«Жалко, если впереди выбор — профессия или страна»
О том, как увеличить емкость аккумуляторов, и свое мнение о реформе РАН рассказал сотрудник ИОНХ РАН Петр Приходченко. Российские ученые нашли, как увеличить емкость аккумуляторов. Подробности исследования, опубликованного в Nature Communications, и свое мнение о реформе РАН в интервью рассказал Петр Приходченко, старший научный сотрудник ИОНХ РАН.

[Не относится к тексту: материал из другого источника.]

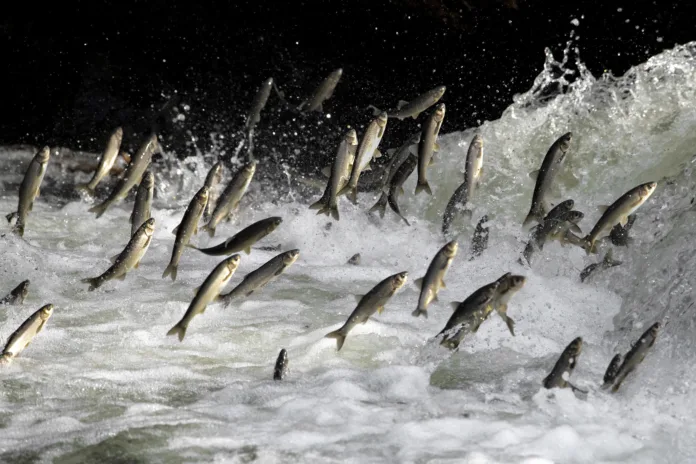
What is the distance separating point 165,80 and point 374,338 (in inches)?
248

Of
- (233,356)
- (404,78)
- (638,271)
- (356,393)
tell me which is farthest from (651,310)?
(404,78)

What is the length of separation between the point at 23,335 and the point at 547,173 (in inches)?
115

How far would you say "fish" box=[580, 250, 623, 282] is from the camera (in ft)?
17.8

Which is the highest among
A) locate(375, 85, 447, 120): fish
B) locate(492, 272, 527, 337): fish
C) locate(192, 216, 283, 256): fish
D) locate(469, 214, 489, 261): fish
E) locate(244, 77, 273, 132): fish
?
locate(244, 77, 273, 132): fish

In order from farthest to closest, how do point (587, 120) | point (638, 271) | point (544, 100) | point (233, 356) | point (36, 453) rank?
point (544, 100)
point (587, 120)
point (638, 271)
point (233, 356)
point (36, 453)

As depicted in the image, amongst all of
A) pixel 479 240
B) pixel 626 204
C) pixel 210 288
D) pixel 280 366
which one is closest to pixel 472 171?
pixel 479 240

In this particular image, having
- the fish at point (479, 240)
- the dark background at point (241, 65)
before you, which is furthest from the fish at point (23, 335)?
the dark background at point (241, 65)

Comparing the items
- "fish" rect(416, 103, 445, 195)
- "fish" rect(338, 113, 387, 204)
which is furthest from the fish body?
"fish" rect(338, 113, 387, 204)

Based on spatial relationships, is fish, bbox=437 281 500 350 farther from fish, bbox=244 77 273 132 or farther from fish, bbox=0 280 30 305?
fish, bbox=244 77 273 132

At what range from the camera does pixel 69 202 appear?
8.75 metres

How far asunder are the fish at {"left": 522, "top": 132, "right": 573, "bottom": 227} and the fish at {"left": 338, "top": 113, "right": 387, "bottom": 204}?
3.08 feet

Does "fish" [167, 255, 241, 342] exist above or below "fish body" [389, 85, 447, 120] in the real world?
below

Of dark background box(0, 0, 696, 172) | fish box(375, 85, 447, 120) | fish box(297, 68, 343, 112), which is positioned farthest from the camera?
dark background box(0, 0, 696, 172)

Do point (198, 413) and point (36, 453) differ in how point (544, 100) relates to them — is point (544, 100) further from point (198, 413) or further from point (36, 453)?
point (36, 453)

— Петр, вы и ваши коллеги по Институту общей и неорганической химии им. Н.С. Курнакова РАН (ИОНХ РАН) совместно с зарубежными учеными опубликовали статью в журнале Nature Communications об исследовании, которое, как я понимаю, может повысить эффективность работы аккумуляторов и, в частности, решить проблему ограниченности их емкости, из-за которой электромобили пока могут проехать без подзарядки лишь несколько сотен километров. Расскажите, пожалуйста, подробнее об этой работе.
— Данная работа связана с поиском новых анодных материалов для литий-ионных аккумуляторов, которые позволят увеличить емкость аккумулятора. Как известно, литий-ионные аккумуляторы являются основным источником энергии для мобильных устройств на протяжении последних 20 лет. Все большее значение уделяется проблемам их применения в качестве источников энергии в электромобилях и стационарных источниках электроснабжения. Одновременно ведется поиск более дешевых источников тока, поскольку литий — малораспространенный элемент и резкое увеличение спроса на литиевое сырье неизбежно приведет к его значительному удорожанию. Одна из таких альтернатив — натрий-ионные аккумуляторы.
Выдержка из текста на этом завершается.